### INSTRUCTION
How many lines in the data below contain the word "point"? Reply with the number alone.

### STORED RECORDS
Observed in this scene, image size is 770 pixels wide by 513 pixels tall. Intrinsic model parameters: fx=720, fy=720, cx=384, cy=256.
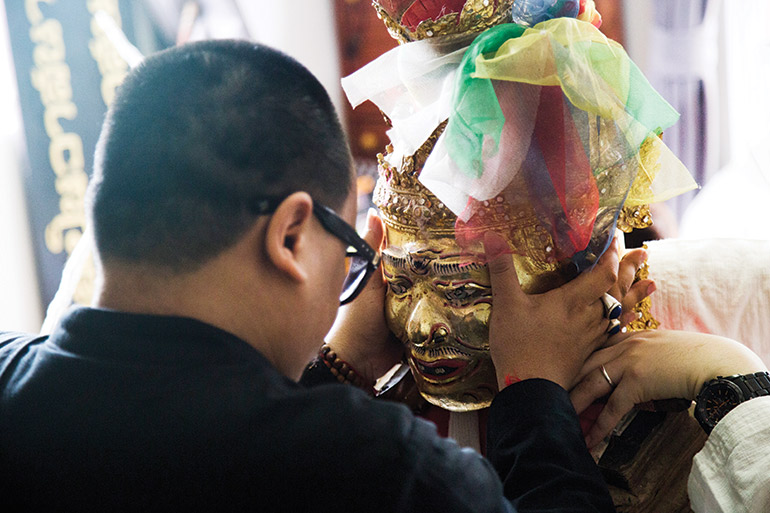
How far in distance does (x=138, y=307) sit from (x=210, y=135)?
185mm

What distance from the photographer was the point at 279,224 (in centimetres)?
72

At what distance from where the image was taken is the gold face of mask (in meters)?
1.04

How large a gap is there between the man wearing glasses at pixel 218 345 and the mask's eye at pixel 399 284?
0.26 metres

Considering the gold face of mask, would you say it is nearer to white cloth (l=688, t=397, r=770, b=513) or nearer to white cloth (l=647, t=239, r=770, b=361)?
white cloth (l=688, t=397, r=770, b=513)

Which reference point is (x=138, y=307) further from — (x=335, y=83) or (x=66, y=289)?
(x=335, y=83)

...

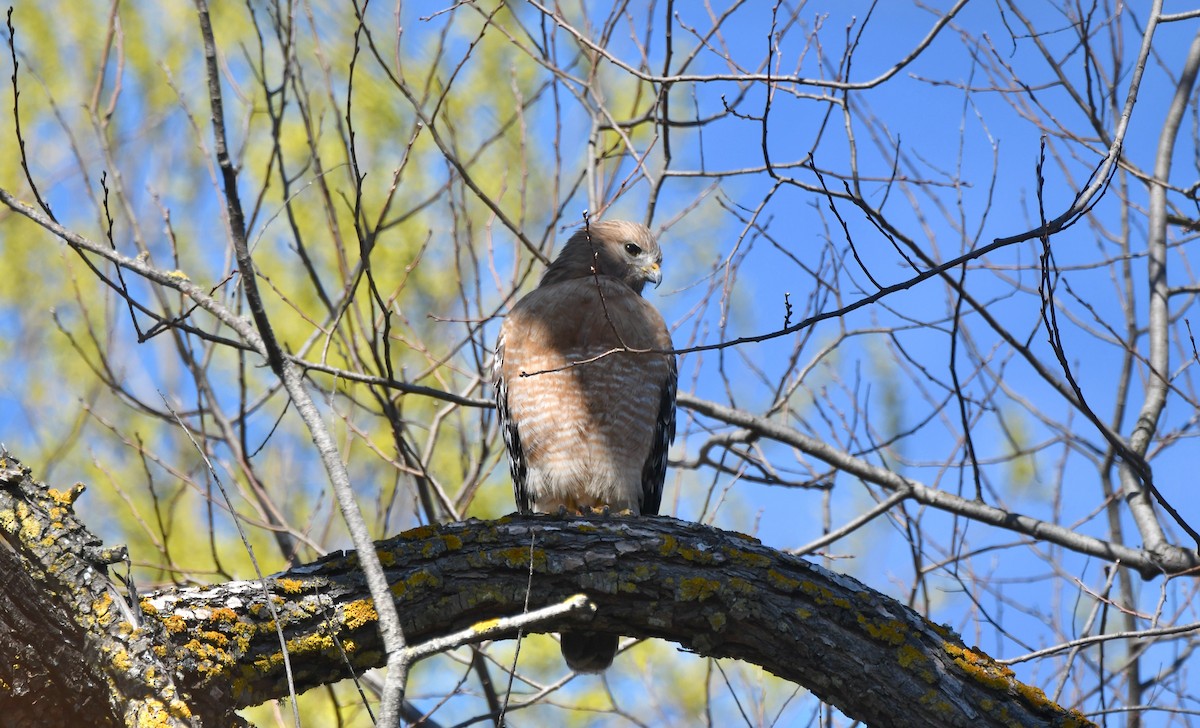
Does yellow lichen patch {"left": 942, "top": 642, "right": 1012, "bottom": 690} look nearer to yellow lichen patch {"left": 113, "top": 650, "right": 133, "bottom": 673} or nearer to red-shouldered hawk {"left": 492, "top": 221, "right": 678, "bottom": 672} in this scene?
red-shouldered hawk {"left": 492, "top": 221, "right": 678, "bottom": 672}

### SOLUTION TO THIS PROBLEM
2